··· 本文 ···
子どもの同席は禁止されていませんが、たとえ子どもが押さなくても父母の紛争の話を聞かせるのは望ましくありませんし、授乳やオムツ交換、動き回る子どもへの対応など負われて、落ち着いて主張するのは想像以上に難しいものです。
また、小学生以降になると待合室で待機させるよう求められることが増えます。
そのため、子どもが家庭裁判所という見知らぬ場所で、他の当事者と一緒に不安な時間を過ごすことになります。
家庭裁判所には、非行少年や認知症患者など様々な人が出入りするため、短時間とはいえ子どもを一人で過ごさせるのは望ましいことではありません。
離婚調停の第1回期日を知らせる調停期日通知書が届いたら、家族や親戚に調停期日に子どもを預かるよう頼むか、一時保育先などを確保しておきましょう。
調停は午前または午後の半日ですが、移動時間を含めると1日がかりになることもあるため、少し長めに預かりを頼んでおくと安心です。
初めての離婚調停の準備:持ち物
初めて離婚調停に参加する人が不安や心配を抱きやすいのが、持ち物です。
調停期日通知書には、調停期日通知書、身分証明書、認印を持参するよう記載されており、基本的にはこの3つがあれば問題はありません。
しかし、調停期日で「あると便利な物」は多いため、必要に応じて準備しておきましょう。
調停期日通知書
調停期日通知書は、離婚調停の申立てから2週間前後で申立人と相手方に郵送されます。
調停期日通知書には、事件番号、当事者名、事件名、調停期日の日時などが記載されています。
調停の初回(第1回)期日に出頭すると、担当窓口の職員から調停期日通知書の提示を求められる(本人確認と事件番号確認が目的)ため、必ず持参してください。
身分証明書
担当窓口では調停期日通知書の提示が本人確認の代わりになりますが、調停期日では身分証明書の提示を求められます。
調停期日の冒頭に提示すると、調停委員が記録と照合して本人確認を行います。
離婚調停申立書など裁判所に出した書類のコピー
申立書など申立て時に作成して提出した書面(相手方は、調停期日通知書と一緒に届いた書面)を持参します。
必要書類ではありませんが、調停委員からは申立書などの内容を確認されますし、手元に情報があった方が事情を説明しやすくなります。
特に、初回(第1回)期日は、調停の雰囲気に緊張して上手に話せないことがあるため、申立書などがあると説明すべき内容が分かって安心できるはずです。
筆記用具
調停期日では録音や録画が禁止されていますが、メモをとることは認められています。
調停委員から聞いた内容(離婚やそれに伴う条件に関する相手の主張、調停委員会の調停案、次回期日までの宿題など)を全て記憶するのは難しいため、必要な部分はメモをとっておくことが大切です。
なお、本来はあってはならないことですが、期日が変わると調停委員が前回期日の内容を忘れているケースが散見されます。
メモをとっておくことで、調停委員の記憶違いをただすことにも役立ちます。
··· 提供資料 ···
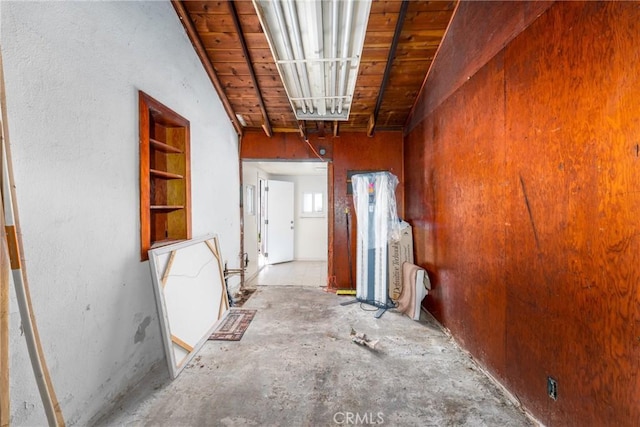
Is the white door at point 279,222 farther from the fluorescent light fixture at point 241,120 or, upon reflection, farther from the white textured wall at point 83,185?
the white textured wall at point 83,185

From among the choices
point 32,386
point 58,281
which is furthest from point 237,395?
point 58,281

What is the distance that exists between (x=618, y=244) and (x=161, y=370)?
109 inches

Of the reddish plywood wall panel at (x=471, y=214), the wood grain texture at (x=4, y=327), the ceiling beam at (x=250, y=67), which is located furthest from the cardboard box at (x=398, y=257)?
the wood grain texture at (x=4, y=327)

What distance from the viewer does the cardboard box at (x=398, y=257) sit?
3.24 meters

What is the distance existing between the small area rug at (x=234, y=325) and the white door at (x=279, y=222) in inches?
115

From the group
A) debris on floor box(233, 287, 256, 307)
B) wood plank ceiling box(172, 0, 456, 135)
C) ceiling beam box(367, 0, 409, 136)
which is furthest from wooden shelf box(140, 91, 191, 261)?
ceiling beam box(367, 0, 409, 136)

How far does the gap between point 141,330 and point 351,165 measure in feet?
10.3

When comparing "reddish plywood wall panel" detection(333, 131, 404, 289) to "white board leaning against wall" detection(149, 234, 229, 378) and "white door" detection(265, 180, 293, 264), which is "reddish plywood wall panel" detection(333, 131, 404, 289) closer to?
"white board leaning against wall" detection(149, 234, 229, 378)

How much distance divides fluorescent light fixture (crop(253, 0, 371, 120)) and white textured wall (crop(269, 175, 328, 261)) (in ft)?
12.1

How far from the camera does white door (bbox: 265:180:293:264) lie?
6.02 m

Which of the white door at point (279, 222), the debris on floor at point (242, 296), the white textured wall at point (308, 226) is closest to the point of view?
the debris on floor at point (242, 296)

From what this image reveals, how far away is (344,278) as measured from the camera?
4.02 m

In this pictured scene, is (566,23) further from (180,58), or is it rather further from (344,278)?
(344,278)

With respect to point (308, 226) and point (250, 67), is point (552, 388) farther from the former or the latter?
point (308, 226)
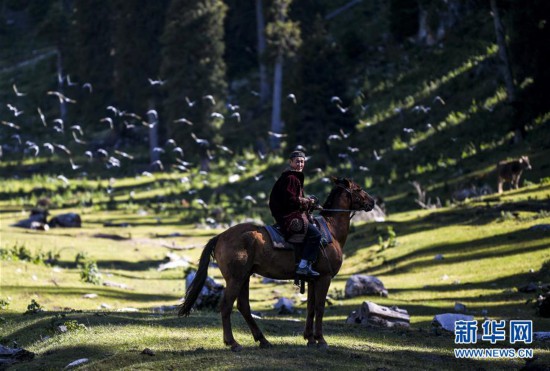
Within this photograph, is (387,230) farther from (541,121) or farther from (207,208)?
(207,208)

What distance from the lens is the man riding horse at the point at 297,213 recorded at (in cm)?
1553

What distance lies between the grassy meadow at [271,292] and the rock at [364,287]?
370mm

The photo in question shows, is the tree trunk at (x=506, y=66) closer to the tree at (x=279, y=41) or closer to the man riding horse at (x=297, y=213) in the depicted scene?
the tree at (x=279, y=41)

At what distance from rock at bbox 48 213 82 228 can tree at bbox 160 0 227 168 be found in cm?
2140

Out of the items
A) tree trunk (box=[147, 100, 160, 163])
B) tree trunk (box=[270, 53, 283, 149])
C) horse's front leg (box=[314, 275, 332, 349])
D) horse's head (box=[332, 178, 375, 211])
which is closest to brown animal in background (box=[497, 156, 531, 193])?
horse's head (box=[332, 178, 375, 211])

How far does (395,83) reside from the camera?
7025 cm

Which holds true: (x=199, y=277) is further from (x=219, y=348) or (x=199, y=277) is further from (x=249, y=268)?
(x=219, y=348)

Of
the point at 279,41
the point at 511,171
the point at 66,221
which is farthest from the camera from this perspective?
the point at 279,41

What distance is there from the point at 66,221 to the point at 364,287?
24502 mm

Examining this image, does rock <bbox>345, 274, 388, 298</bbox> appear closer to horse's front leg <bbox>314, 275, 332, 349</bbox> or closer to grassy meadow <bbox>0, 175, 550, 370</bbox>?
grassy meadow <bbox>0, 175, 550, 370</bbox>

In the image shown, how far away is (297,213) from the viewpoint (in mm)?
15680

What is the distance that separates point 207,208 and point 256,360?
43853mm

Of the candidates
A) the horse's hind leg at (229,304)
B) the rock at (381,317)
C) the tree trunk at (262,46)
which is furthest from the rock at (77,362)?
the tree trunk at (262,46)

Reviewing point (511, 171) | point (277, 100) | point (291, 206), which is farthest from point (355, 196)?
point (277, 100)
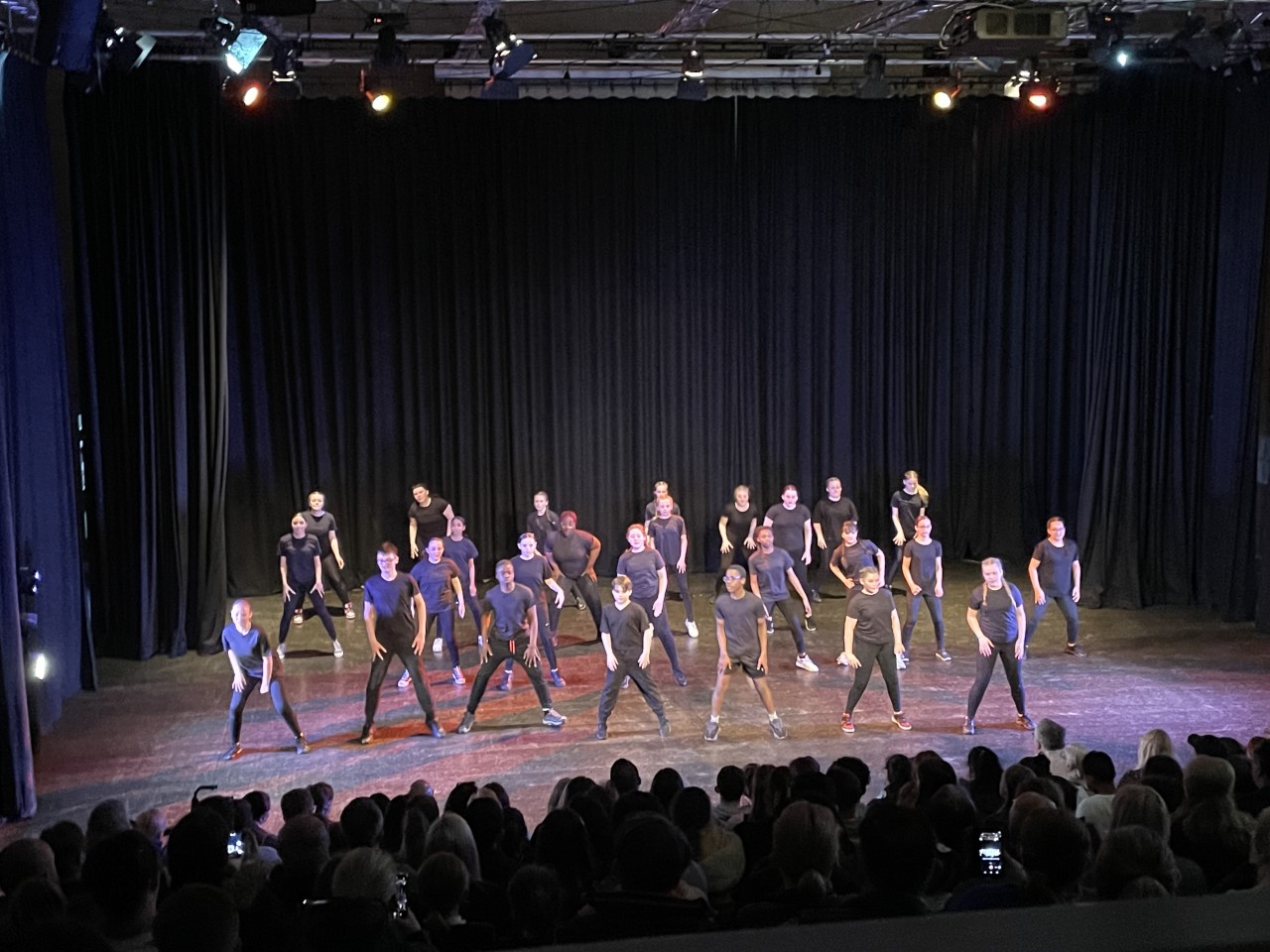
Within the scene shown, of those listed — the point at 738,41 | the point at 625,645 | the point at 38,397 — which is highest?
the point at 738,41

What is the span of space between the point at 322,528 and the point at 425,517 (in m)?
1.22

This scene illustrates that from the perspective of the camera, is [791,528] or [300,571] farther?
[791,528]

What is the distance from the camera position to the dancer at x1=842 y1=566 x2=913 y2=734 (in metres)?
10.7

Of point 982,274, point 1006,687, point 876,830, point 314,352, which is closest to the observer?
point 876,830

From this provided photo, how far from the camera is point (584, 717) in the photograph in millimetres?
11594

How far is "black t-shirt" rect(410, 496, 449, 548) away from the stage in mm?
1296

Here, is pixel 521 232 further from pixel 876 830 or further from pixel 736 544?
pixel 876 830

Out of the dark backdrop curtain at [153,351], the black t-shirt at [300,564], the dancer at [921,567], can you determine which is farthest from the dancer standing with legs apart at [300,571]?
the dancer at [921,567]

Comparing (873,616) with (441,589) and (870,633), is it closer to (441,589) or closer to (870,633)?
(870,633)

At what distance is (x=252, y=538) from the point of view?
···
練習課題:
a. 離婚調停の準備についての本文によると、調停期日通知書は申立てからどのくらいで郵送されますか。
b. 離婚調停の準備についての本文を2文で要約してください。
c. 離婚調停の準備についての本文のうち、「調停は午前または午後の半日で」から「調停期日の冒頭に提示すると、調停委員が記録と照合して本人確認を行います。」までを一字一句違えずに書き写してください。
これらの記録は別の出典から取られたものです。

課題別解答:
a. 申立てから2週間前後で、申立人と相手方に郵送されます。

b. 離婚調停の期日には、家族や親戚に子どもを預かるよう頼むか一時保育先を確保しておき、持ち物は調停期日通知書、身分証明書、認印の3つがあれば基本的に問題ありません。さらに、申立書など裁判所に出した書類のコピーや、調停委員から聞いた内容をメモするための筆記用具もあると便利です。

c.
調停は午前または午後の半日ですが、移動時間を含めると1日がかりになることもあるため、少し長めに預かりを頼んでおくと安心です。
初めての離婚調停の準備:持ち物
初めて離婚調停に参加する人が不安や心配を抱きやすいのが、持ち物です。
調停期日通知書には、調停期日通知書、身分証明書、認印を持参するよう記載されており、基本的にはこの3つがあれば問題はありません。
しかし、調停期日で「あると便利な物」は多いため、必要に応じて準備しておきましょう。
調停期日通知書
調停期日通知書は、離婚調停の申立てから2週間前後で申立人と相手方に郵送されます。
調停期日通知書には、事件番号、当事者名、事件名、調停期日の日時などが記載されています。
調停の初回(第1回)期日に出頭すると、担当窓口の職員から調停期日通知書の提示を求められる(本人確認と事件番号確認が目的)ため、必ず持参してください。
身分証明書
担当窓口では調停期日通知書の提示が本人確認の代わりになりますが、調停期日では身分証明書の提示を求められます。
調停期日の冒頭に提示すると、調停委員が記録と照合して本人確認を行います。